Exercise prompt. Exactly and only the lines from the line holding "young present: 0%" to the end of the records should be reproduced. Leave pictures out.

Provided records.
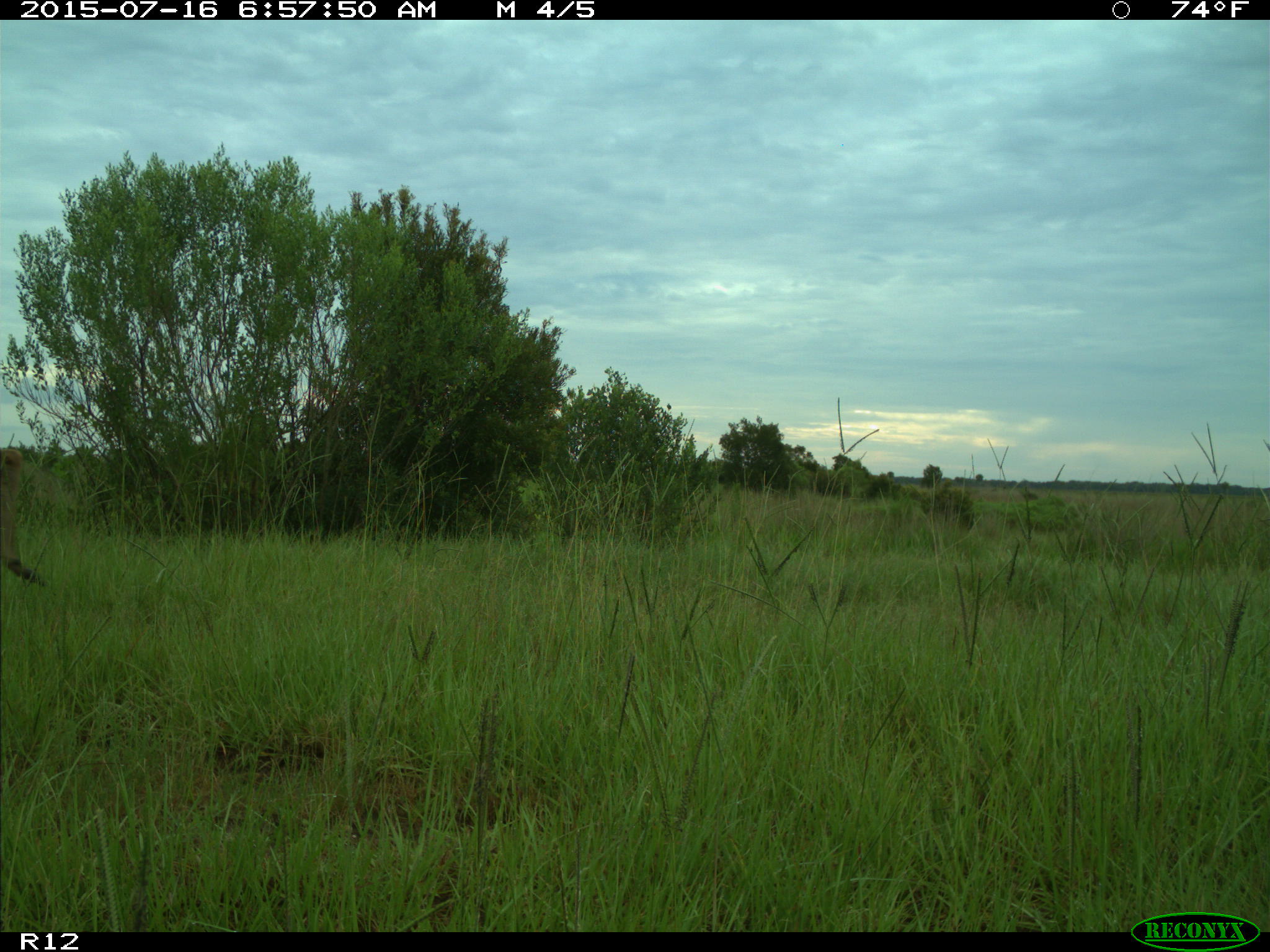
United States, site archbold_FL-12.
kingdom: Animalia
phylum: Chordata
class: Mammalia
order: Artiodactyla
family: Cervidae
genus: Odocoileus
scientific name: Odocoileus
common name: deer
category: unidentified deer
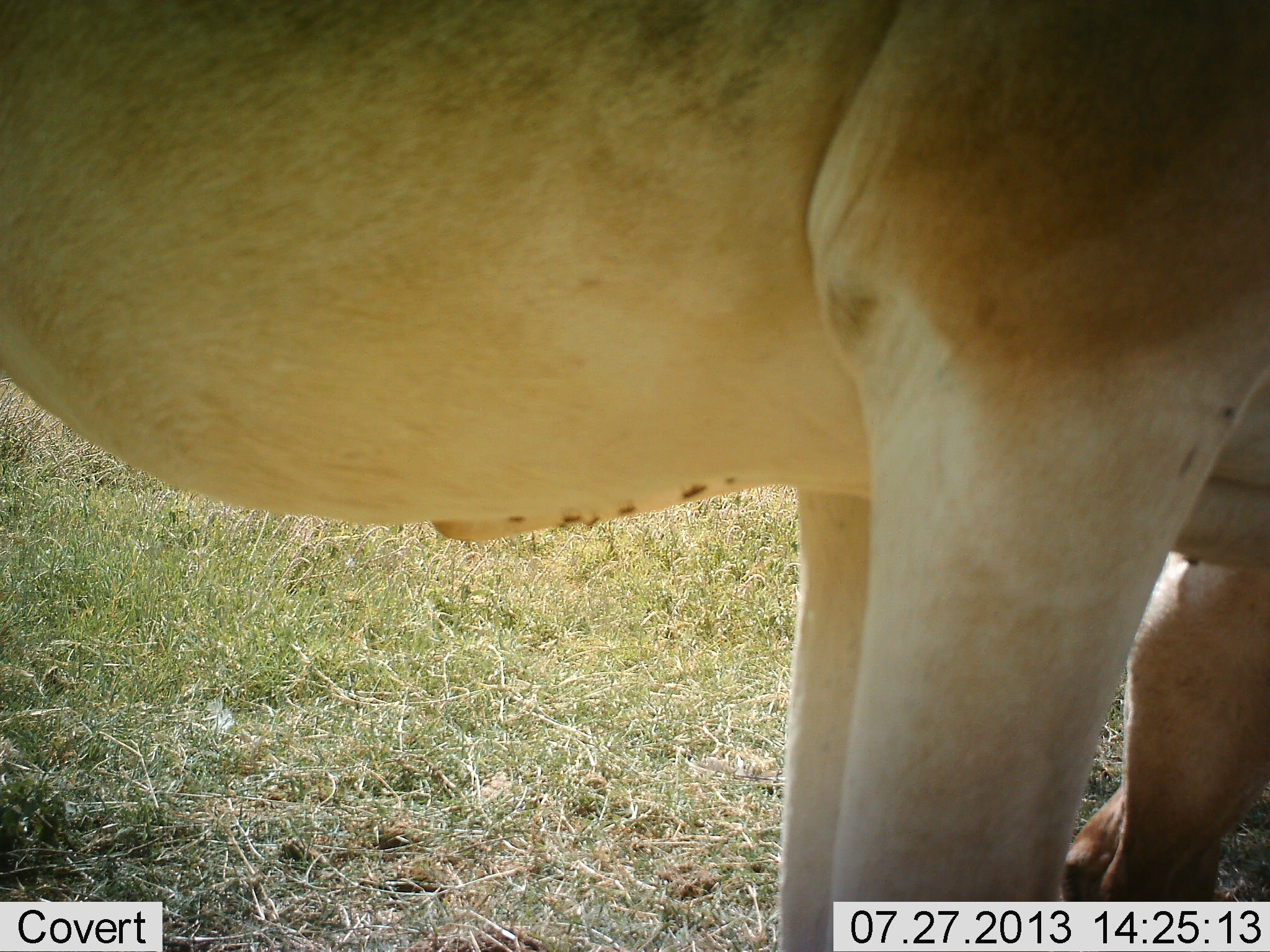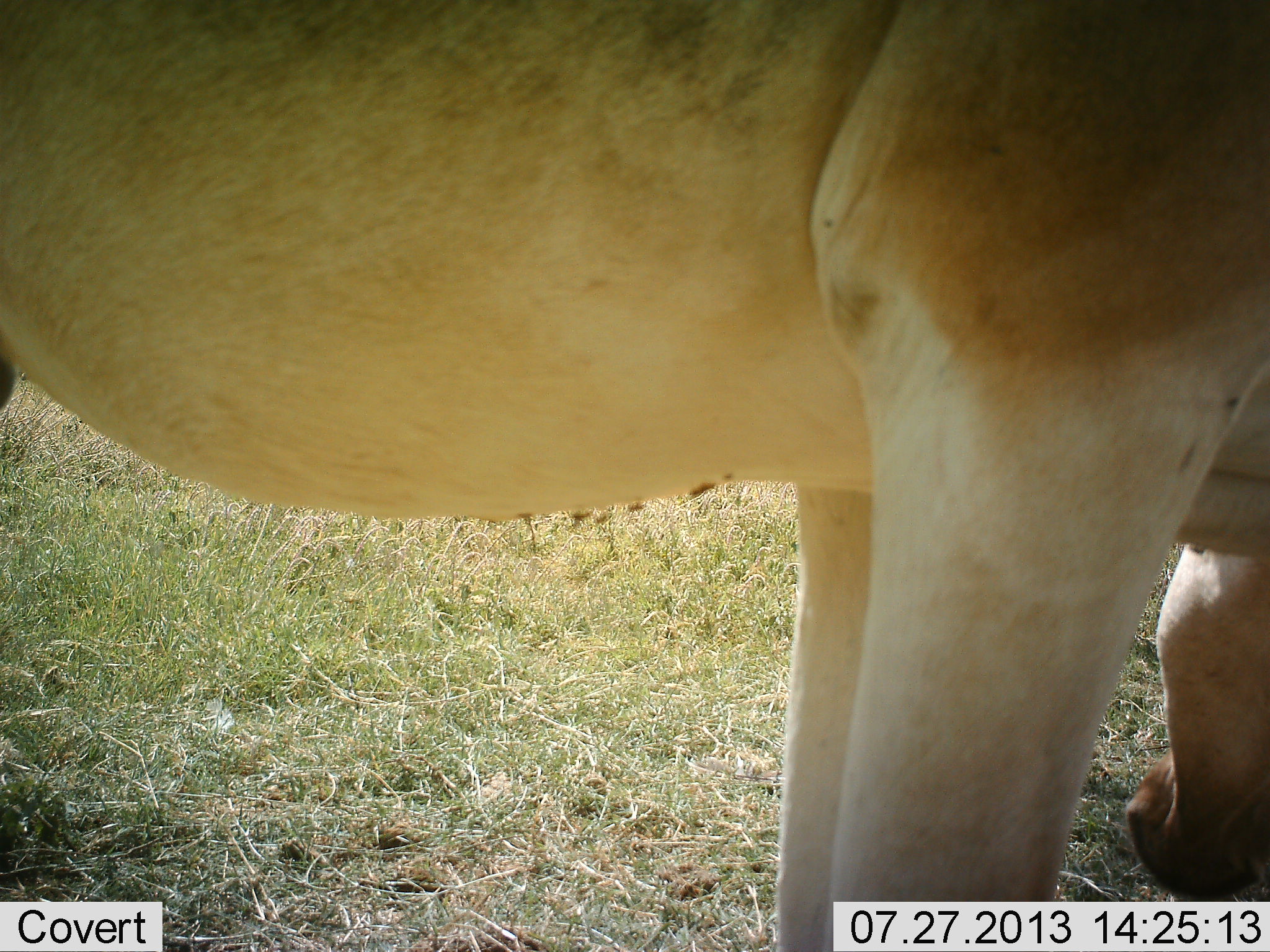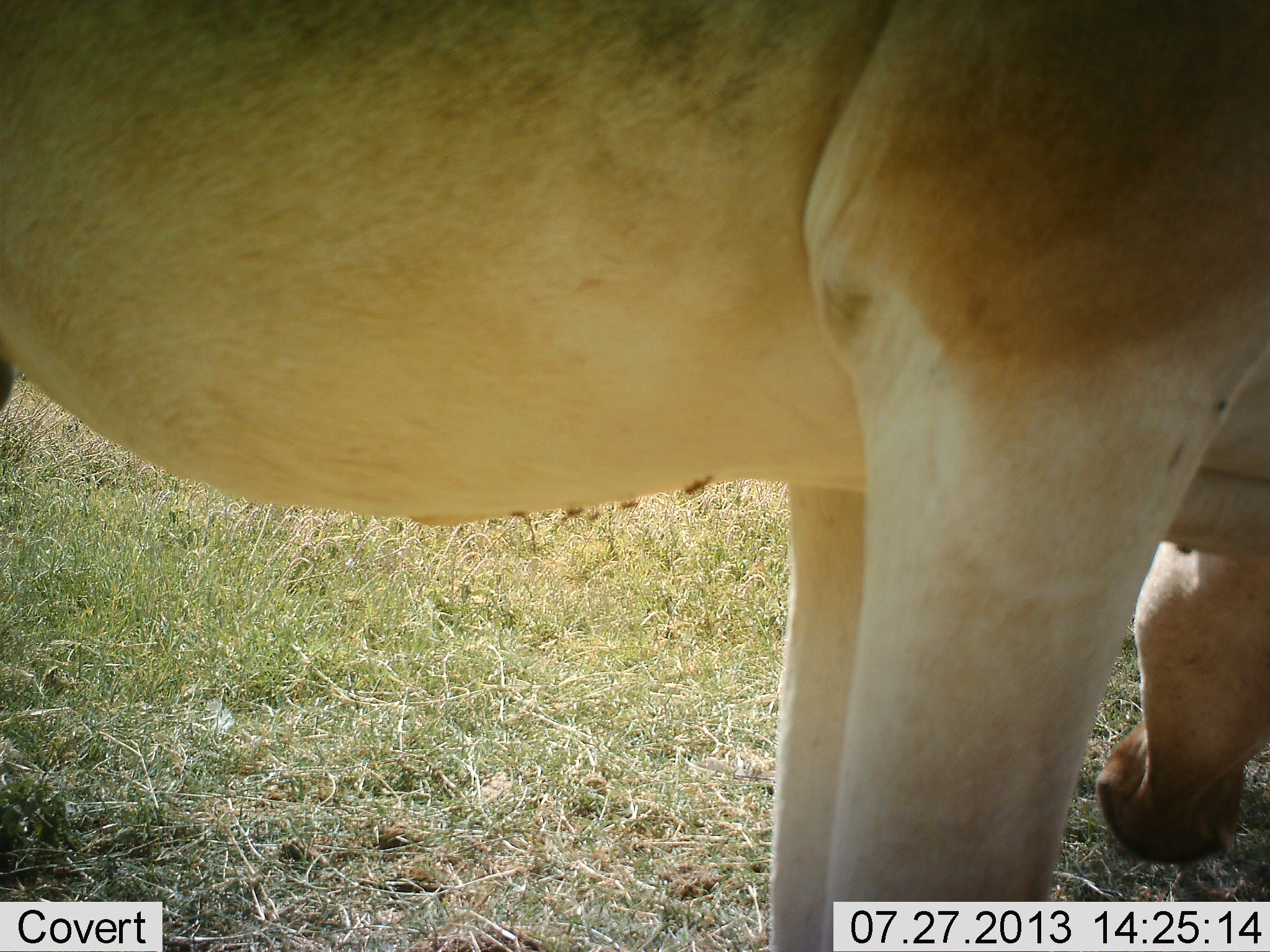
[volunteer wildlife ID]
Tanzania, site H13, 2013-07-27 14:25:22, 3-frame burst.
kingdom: Animalia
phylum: Chordata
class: Mammalia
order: Artiodactyla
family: Bovidae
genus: Alcelaphus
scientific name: Alcelaphus buselaphus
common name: hartebeest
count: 1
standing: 31%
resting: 0%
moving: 0%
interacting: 0%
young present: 0%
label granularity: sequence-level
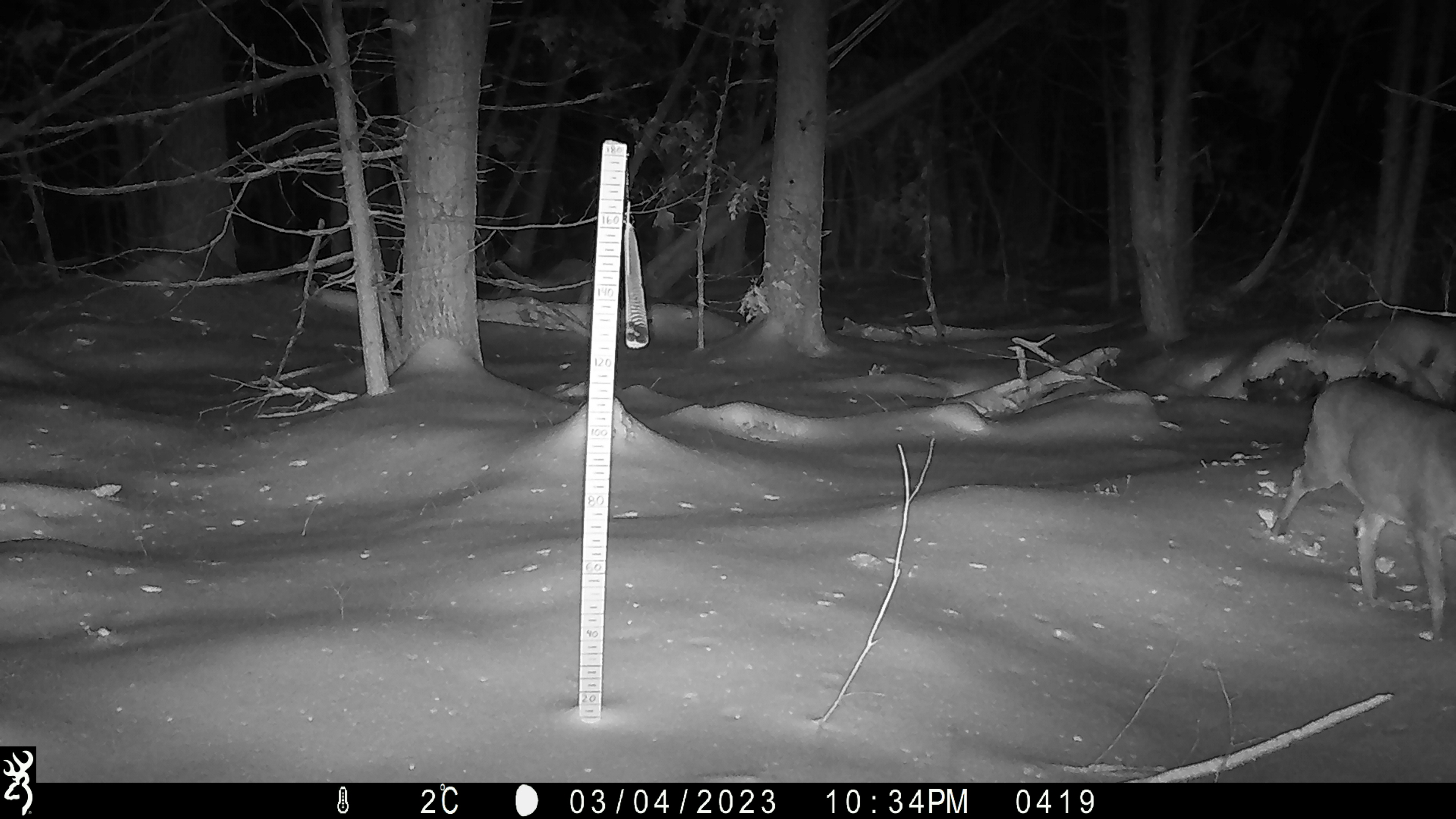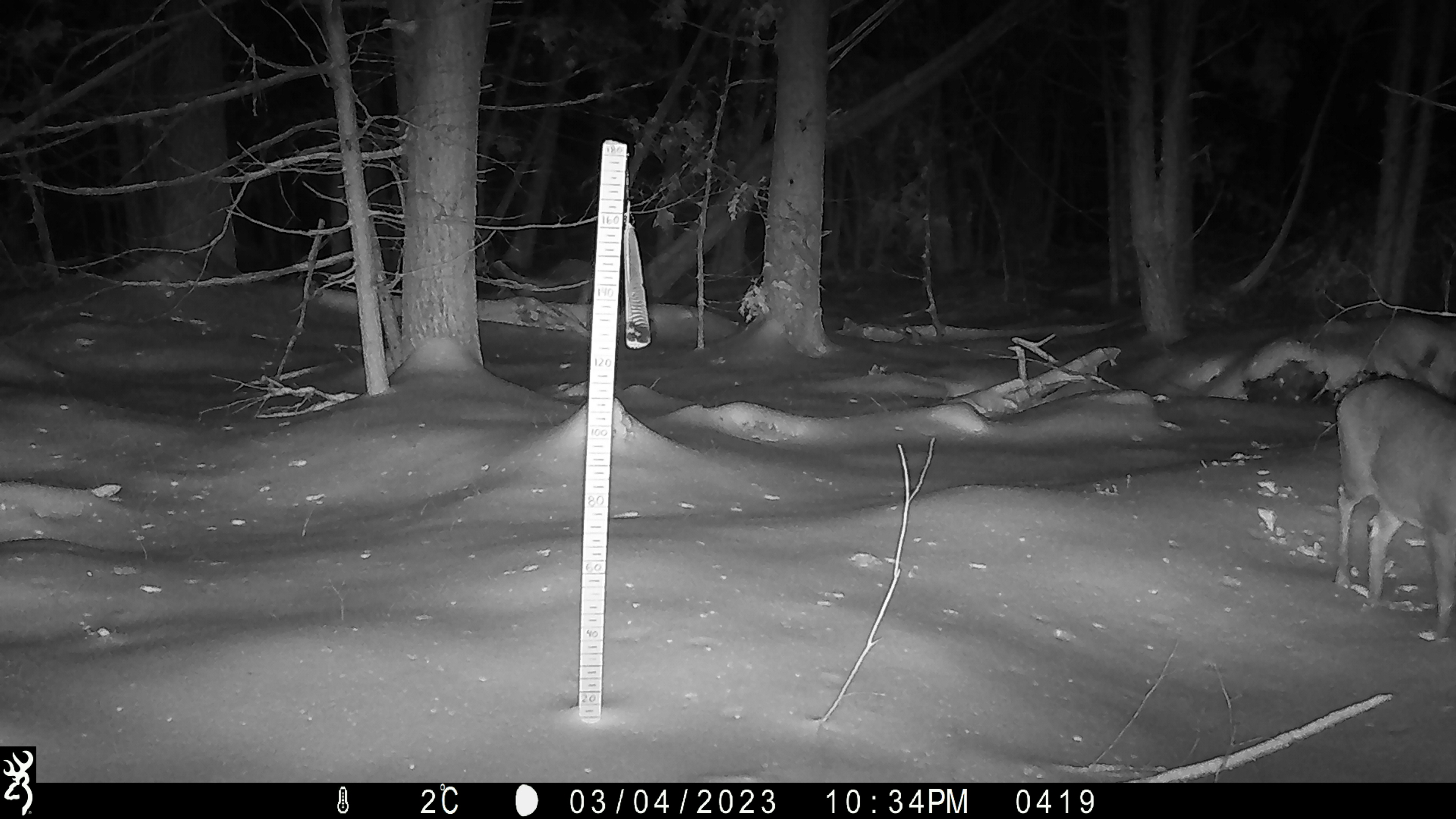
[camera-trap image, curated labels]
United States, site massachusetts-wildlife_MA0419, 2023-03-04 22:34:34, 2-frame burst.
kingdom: Animalia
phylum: Chordata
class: Mammalia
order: Artiodactyla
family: Cervidae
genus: Odocoileus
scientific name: Odocoileus virginianus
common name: white-tailed deer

Written reply.
young present: 0%
label granularity: sequence-level
[camera-trap image, curated labels]
United States, site massachusetts-wildlife_MA0419, 2023-03-04 22:34:34, 2-frame burst.
kingdom: Animalia
phylum: Chordata
class: Mammalia
order: Artiodactyla
family: Cervidae
genus: Odocoileus
scientific name: Odocoileus virginianus
common name: white-tailed deer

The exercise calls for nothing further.